The 2014 Farm Bill required USDA to develop regulations to ensure that stores that accept SNAP offer a broader variety of healthy food choices. The stocking provisions in the proposed rule would require SNAP-authorized retail establishments to offer a larger inventory and variety of healthy food options so that recipients have access to more healthy food choices. SNAP retailers would be required to offer seven varieties of qualifying foods in four staple food groups for sale on a continuous basis, along with perishable foods in at least three of the four staple food groups. The staple foods groups are dairy products; breads and cereals; meats, poultry and fish; and fruits and vegetables. In addition, the proposal calls for retailers to stock at least six units within each variety, leading to a total of at least 168 required food items per store.

Guess what?  Some retailers don’t like this idea.

What to do when you don’t like food regulations?  Go straight to Congress.

Now the House agriculture committee is complaining to USDA about the rule.  It says that USDA’s estimate of the cost per store ($140) is wrong.  Retailers say it will cost them $5000 per month to implement.

Who’s right?  Hence: politics.

The Congressional Black Caucus also wants the USDA to back off on this rule.  It says communities need these retailers (the quality of the foods they sell is not an issue, apparently).  Here is its letter.

Civil Eats has a good summary of the issues.
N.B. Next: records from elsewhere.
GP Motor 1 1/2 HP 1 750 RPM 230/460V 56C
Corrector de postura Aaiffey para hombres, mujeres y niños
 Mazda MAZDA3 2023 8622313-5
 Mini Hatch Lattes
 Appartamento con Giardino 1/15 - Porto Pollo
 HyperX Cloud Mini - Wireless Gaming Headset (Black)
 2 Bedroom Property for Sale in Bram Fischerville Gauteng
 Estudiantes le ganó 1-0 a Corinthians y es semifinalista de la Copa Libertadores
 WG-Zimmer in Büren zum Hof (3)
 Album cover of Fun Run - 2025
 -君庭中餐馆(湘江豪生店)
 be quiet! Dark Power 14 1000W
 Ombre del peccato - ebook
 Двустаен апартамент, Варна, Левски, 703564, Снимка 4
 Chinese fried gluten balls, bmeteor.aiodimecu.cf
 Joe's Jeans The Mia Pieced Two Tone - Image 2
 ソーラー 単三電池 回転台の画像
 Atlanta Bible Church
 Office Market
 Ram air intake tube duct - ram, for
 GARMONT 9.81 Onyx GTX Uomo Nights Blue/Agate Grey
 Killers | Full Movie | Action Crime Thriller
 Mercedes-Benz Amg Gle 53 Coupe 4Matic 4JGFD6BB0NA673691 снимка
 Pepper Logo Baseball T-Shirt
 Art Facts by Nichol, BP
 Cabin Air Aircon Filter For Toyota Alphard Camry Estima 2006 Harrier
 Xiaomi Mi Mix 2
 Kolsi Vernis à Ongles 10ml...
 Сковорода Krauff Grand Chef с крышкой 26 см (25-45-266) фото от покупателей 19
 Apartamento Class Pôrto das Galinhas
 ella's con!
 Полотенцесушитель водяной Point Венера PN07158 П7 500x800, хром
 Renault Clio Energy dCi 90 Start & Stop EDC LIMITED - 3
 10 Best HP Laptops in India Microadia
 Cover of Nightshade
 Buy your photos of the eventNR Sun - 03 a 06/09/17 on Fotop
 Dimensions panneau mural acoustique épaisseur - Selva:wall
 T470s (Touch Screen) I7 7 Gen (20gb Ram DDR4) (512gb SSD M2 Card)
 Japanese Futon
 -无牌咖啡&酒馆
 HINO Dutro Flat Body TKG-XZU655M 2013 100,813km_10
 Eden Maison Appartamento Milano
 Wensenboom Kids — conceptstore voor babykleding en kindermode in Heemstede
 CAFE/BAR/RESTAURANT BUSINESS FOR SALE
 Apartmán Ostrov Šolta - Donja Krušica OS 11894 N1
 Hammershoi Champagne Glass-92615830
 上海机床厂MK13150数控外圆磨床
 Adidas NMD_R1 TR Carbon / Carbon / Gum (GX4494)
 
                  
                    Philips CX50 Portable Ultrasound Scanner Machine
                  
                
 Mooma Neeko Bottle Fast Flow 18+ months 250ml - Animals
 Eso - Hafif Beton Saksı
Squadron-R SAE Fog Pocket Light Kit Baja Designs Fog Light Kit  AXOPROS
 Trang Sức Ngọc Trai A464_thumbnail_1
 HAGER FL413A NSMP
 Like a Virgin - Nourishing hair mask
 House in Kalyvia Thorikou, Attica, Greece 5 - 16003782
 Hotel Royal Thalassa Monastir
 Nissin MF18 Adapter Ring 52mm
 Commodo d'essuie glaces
It troubles me greatly that SNAP divides advocates for the poor and advocates for health.  Don’t all of us want the recipients of federal food assistance to have access to healthful food choices?

May 17 2016

Congressional (mis)action on child nutrition

First the good news

The USDA is applying its school-food rules  to child and adult care programs.  It has just released its final rule for these programs.  These go into effect in October 2017.

Previously, the USDA released standards for the Women, Infants and Children program and for the National School Lunch Program.

Now all three food assistance programs are more or less aligned with the Dietary Guidelines.

The child and adult feeding programs will specify more fruits and vegetables, less sugar and fat, but have reduce the standards for whole grain-rich products and sodium.  Presumably, this will make the rules more acceptable to people who don’t like them, of which there are many (see below).

And now the bad news

The House has released its child nutrition reauthorization bill, with the Orwellian title: “Improving Child Nutrition and Education Act.”  Like all such titles, this one means the opposite of what it says.

The House bill increases reimbursements for school breakfasts (good), but then lowers the nutrition standards for school meals and makes it harder for schools to qualify for universal free meals.  Here’s the committee’s bill summary.  And here is what the House Education and Workforce Committee says in its fact sheet.

The Hagstrom Report quotes Margo Wootan of Center for Science in the Public Interest saying that the House bill will:

  • Freeze sodium reduction for at least three years.
  • Require yet another scientific review of sodium.
  • Weaken the whole grain standards.
  • Let junk food back into schools
  • Allow schools to replace fresh produce with dried (without a sugar limit), canned (without a sodium or sugar limit), and frozen fruits and vegetables, thereby allowing schools to replace fresh apples and carrots with sugary fruit snacks, potato chips, jam, or trail mix containing candy.

The Center on Budget and Policy Priorities says this bill will increase food insecurity among children.

Fortunately, not everyone in the House loves this bill.  A letter signed by 111 House members details objections.

The House will be working on this bill tomorrow.  What will the Senate do?